### Required work:
From the line with "How far from the capture device" through the final line, transcribe the material below character for character; include no other lines.

A run of records:
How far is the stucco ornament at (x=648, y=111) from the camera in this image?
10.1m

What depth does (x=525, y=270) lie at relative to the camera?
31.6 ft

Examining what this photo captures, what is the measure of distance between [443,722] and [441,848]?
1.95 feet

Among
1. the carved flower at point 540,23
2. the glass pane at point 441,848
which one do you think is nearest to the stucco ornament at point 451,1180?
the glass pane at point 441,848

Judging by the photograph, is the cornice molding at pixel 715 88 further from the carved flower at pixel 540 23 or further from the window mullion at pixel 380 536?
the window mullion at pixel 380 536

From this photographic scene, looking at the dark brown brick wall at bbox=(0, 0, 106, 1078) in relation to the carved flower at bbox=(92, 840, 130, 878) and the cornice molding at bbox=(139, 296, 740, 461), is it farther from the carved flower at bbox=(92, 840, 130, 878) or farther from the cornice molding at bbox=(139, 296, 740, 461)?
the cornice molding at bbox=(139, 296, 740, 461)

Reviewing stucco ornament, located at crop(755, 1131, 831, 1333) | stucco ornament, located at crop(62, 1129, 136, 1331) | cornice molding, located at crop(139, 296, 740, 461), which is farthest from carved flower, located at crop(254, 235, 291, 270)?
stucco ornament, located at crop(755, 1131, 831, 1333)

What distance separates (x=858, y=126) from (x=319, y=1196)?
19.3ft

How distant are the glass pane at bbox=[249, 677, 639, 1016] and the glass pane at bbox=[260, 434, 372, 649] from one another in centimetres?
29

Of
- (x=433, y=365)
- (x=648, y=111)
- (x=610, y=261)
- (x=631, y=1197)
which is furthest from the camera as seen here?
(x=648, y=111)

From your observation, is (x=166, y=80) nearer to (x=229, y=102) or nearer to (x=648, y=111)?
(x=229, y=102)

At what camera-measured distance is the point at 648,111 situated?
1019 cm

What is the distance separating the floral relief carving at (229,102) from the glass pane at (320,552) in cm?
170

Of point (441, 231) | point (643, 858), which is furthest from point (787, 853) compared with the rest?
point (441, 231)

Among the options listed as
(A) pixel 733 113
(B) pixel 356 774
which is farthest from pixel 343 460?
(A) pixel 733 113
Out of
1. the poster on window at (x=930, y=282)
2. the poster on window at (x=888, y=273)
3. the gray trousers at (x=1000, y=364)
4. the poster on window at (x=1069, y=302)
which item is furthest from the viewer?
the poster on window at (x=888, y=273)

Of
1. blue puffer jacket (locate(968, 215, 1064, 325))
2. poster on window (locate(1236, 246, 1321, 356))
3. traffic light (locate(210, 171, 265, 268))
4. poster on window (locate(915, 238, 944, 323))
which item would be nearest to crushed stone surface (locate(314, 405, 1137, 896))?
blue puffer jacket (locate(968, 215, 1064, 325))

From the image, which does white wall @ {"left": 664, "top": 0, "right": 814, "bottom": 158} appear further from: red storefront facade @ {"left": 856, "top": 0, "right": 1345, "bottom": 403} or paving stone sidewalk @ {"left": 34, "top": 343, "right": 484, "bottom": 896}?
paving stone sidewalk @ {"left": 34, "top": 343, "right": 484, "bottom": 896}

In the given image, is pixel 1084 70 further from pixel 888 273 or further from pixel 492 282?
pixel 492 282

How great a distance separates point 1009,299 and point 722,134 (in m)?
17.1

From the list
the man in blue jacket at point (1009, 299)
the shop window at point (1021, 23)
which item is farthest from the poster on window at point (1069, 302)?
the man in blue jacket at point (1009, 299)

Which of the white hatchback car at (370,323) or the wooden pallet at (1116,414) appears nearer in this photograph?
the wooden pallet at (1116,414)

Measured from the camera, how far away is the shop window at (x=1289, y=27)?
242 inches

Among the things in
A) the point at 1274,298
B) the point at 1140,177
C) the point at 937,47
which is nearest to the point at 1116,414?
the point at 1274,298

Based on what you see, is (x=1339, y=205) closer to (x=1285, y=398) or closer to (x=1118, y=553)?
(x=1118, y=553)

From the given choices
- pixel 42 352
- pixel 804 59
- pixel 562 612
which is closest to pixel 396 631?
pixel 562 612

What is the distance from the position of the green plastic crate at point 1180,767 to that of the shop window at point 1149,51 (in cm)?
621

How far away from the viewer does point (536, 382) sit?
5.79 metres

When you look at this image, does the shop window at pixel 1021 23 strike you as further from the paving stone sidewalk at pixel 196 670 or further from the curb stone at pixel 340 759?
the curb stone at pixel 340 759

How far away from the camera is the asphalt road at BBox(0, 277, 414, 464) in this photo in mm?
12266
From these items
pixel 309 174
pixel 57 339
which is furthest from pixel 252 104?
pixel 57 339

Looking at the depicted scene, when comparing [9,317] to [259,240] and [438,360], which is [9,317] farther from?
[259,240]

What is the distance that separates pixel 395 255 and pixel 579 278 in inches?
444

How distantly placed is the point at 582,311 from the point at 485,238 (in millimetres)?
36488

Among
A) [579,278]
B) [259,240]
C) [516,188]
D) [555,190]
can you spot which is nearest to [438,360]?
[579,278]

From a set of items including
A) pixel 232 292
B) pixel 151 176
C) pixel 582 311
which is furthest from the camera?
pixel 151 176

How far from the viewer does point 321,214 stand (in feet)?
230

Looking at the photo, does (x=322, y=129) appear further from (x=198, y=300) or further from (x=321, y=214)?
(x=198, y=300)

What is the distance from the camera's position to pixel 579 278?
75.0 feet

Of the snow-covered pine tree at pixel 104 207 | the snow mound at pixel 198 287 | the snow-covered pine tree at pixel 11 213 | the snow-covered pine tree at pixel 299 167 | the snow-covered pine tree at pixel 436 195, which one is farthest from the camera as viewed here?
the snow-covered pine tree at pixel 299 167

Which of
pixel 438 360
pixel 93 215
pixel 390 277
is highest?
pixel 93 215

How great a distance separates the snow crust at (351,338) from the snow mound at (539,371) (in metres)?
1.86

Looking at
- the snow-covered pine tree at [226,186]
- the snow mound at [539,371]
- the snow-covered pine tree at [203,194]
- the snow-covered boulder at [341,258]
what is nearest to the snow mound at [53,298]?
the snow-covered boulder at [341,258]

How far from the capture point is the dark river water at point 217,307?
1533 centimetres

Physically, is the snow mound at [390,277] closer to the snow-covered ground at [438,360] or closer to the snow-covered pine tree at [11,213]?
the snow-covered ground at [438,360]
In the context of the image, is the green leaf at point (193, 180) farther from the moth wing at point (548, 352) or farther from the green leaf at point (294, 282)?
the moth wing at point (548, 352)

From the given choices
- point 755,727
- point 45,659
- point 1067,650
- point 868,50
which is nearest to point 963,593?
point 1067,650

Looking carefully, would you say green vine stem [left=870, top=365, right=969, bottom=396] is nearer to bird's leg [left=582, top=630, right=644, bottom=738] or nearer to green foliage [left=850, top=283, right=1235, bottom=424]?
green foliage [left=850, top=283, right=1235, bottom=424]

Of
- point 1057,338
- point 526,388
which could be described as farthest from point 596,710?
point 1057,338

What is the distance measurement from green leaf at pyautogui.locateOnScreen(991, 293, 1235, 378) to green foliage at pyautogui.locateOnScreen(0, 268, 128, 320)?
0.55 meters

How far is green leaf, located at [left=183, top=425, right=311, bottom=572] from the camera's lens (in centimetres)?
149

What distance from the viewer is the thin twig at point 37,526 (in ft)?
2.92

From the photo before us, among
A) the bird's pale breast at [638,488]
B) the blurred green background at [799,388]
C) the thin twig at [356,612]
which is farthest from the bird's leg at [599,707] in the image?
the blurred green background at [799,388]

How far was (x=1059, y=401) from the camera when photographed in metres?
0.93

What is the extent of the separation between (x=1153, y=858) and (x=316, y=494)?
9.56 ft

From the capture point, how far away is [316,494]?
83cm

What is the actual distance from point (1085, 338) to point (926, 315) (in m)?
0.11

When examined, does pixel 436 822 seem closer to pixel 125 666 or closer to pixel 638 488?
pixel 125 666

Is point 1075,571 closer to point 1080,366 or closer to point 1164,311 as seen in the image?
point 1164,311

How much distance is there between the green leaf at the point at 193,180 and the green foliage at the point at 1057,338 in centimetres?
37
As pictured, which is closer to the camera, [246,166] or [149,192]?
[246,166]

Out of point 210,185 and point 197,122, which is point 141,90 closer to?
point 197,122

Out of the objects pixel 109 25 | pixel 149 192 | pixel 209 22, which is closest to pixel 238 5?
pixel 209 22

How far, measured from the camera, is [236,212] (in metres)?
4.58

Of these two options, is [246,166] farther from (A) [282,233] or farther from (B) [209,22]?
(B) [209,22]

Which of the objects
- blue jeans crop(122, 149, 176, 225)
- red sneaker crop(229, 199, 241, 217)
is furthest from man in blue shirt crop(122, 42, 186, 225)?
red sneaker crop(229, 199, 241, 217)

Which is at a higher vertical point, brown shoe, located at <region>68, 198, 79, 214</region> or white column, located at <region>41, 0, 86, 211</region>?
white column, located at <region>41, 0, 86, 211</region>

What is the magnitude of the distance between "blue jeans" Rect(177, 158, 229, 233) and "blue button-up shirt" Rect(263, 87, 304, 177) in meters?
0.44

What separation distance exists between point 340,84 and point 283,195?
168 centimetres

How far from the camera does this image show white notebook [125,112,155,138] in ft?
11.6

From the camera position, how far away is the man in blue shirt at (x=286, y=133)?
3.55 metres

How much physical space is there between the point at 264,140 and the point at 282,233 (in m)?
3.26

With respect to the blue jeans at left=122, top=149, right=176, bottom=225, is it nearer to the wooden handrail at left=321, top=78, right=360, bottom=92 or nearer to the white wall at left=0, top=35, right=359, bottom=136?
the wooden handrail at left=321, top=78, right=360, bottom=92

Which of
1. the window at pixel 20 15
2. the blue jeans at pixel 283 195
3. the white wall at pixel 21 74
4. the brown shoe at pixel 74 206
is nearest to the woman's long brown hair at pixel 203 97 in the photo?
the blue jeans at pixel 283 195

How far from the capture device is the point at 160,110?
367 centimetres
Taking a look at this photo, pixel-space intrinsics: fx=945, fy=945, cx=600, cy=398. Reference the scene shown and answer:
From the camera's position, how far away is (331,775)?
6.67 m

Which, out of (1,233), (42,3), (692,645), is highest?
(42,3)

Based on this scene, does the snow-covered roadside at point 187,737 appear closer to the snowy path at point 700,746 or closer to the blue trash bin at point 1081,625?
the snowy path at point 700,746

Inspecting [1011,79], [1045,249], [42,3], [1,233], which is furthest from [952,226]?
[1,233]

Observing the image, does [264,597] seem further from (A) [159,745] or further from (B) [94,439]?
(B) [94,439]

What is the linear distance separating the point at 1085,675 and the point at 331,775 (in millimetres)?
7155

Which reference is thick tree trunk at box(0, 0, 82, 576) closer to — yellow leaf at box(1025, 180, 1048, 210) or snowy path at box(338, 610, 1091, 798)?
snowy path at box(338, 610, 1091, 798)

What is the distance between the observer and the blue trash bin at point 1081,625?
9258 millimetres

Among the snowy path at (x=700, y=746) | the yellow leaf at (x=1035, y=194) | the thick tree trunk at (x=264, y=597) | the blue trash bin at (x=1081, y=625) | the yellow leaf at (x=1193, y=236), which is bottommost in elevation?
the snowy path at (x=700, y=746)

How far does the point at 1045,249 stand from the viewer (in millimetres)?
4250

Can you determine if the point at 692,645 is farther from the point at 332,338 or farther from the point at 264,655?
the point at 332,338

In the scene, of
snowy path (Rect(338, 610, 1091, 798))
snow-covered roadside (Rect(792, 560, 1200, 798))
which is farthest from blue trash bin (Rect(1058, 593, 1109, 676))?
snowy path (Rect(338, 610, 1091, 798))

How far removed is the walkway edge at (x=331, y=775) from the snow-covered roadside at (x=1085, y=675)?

### Task response:
How far from the capture device is the point at 160,110?
367 centimetres
Taking a look at this photo, pixel-space intrinsics: fx=945, fy=945, cx=600, cy=398. Reference the scene shown and answer:
From the camera's position, how far away is (331,775)?
6.67 m

Which, out of (1,233), (42,3), (692,645), is highest?
(42,3)

Based on this scene, does the snow-covered roadside at point 187,737 appear closer to the snowy path at point 700,746 or closer to the blue trash bin at point 1081,625?
the snowy path at point 700,746

Inspecting [1011,79], [1045,249], [42,3], [1,233], which is furthest from [952,226]?
[1,233]

Observing the image, does [264,597] seem further from (A) [159,745] or further from (B) [94,439]?
(B) [94,439]

What is the linear distance separating the point at 1085,675 and the point at 331,775 (in millimetres)?
7155

Which reference is thick tree trunk at box(0, 0, 82, 576) closer to — yellow leaf at box(1025, 180, 1048, 210) or snowy path at box(338, 610, 1091, 798)?
snowy path at box(338, 610, 1091, 798)

What is the distance between the observer and the blue trash bin at point 1081,625?
9258 millimetres

Among the snowy path at (x=700, y=746) | the yellow leaf at (x=1035, y=194) | the thick tree trunk at (x=264, y=597) | the blue trash bin at (x=1081, y=625) | the yellow leaf at (x=1193, y=236), which is bottommost in elevation?
the snowy path at (x=700, y=746)

How far does the point at 1045,249 stand from the viewer (in millimetres)?
4250

Can you determine if the point at 692,645 is farther from the point at 332,338 or farther from the point at 264,655?
the point at 332,338

In the scene, of
snowy path (Rect(338, 610, 1091, 798))
snow-covered roadside (Rect(792, 560, 1200, 798))
which is farthest from blue trash bin (Rect(1058, 593, 1109, 676))?
snowy path (Rect(338, 610, 1091, 798))

How far removed is the walkway edge at (x=331, y=775) from the snow-covered roadside at (x=1085, y=675)?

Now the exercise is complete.